- **DOCUMENT SECTION**:
** begin **
# Looking for filter advice, to sump or not to sump



## Blackfeet

I currently have a HOB filter on my brackish tank of a brand with many good reviews which I will give a review on it after I have talked with customer service. 
After the 3 most recent water changes my filter impeller has refused to turn without extremely thorough cleaning and even then sporadically I have had to restart the impeller with a screwdriver. Since my filter is only 3 months old this very concerning. I know what some of you may be thinking "How low is the suction?" and "Sand got sucked up and jammed the impeller.". Well in interest to answer those questions before they come. I currently use a medium grade quartz gravel (Much more course than I prefer). The suction is 4 inches off the gravel and has a course sponge prefilter on it.
In expectation of future more serious problems I am looking to move my current filter to backup in favor of a canister or sump. In my home aesthetics count so I am looking at a canister or a sump that is completely contained in the stand.
** end **
- **Questions on scenes shown in images**:
** begin **
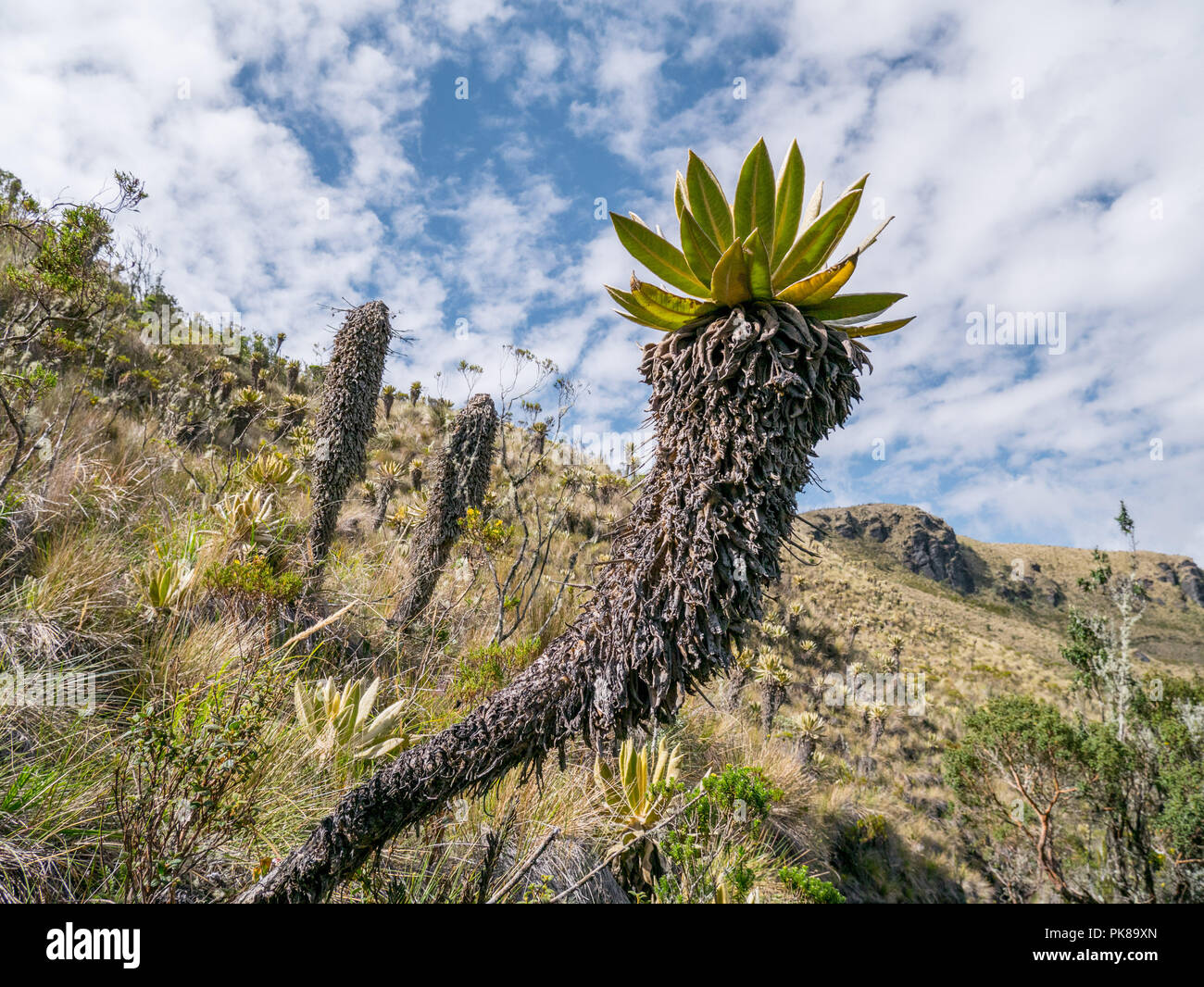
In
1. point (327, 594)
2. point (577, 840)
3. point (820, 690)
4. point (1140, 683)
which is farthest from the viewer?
point (820, 690)

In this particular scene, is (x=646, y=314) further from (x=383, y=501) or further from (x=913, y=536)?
(x=913, y=536)

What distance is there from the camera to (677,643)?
149 centimetres

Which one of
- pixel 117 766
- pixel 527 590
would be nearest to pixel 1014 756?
pixel 527 590

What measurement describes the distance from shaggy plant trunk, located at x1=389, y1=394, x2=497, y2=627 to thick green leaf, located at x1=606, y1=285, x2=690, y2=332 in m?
5.46

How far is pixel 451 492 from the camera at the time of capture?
7.18 metres

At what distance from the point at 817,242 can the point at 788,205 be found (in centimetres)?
19

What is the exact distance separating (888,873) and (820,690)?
249 inches

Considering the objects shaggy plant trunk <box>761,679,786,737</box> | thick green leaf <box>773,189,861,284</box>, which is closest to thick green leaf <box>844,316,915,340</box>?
thick green leaf <box>773,189,861,284</box>

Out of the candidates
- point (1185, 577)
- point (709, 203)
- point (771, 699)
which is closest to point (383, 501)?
point (771, 699)

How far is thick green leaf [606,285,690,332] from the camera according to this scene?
169cm

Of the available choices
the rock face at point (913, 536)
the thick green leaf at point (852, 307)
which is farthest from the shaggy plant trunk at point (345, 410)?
the rock face at point (913, 536)

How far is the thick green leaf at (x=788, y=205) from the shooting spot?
1697 millimetres

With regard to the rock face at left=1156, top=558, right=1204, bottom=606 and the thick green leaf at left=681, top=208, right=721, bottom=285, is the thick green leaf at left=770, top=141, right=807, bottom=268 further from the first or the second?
the rock face at left=1156, top=558, right=1204, bottom=606
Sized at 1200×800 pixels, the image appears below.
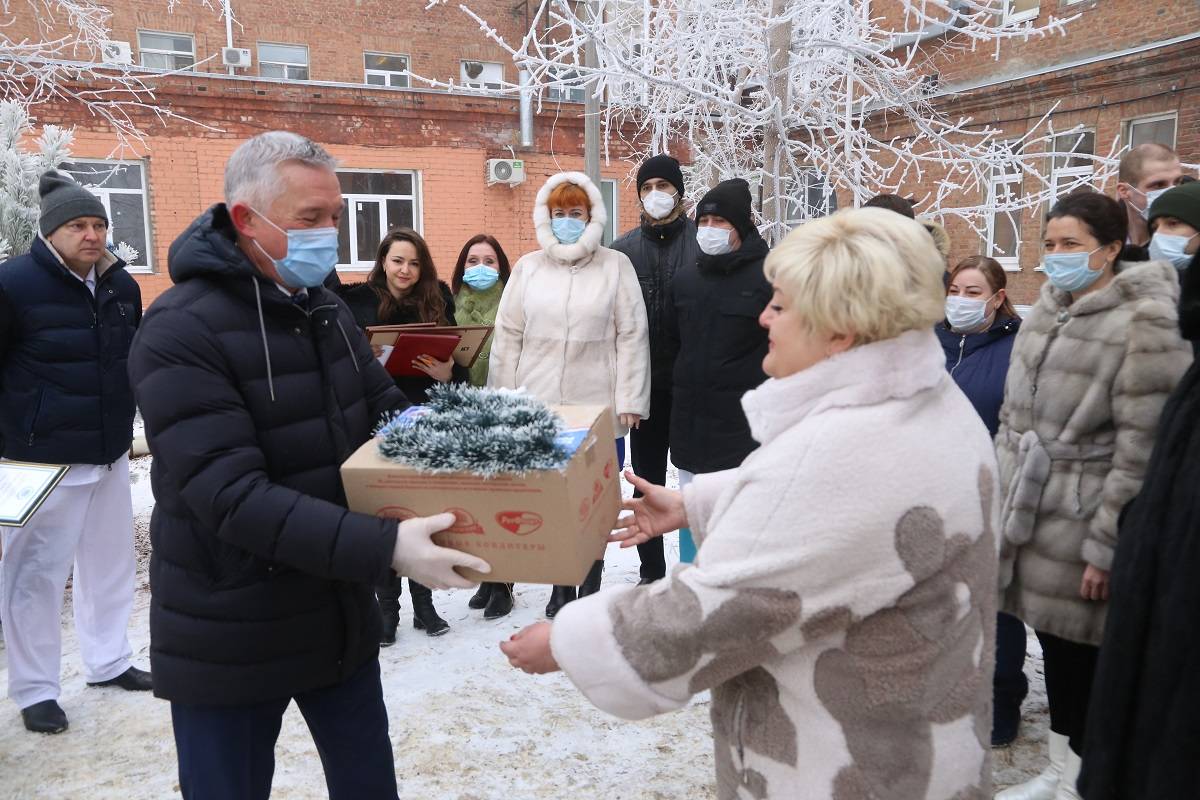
** end **
- **DIRECTION 1**: Reproduce the aquarium filter post between "In expectation of" and "in the stand.", inclusive.
- **DIRECTION 2**: Decide whether each statement agrees with the aquarium filter post, answering yes or no and quoting the deciding words: (a) The filter is three months old. (b) The substrate is finer than the poster would like. (c) The intake sits 4 inches above the gravel.

- **TASK RESPONSE 1**:
In expectation of future more serious problems I am looking to move my current filter to backup in favor of a canister or sump. In my home aesthetics count so I am looking at a canister or a sump that is completely contained in the stand.

- **TASK RESPONSE 2**:
(a) Yes: "Since my filter is only 3 months old"
(b) No: "Much more course than I prefer"
(c) Yes: "The suction is 4 inches off the gravel"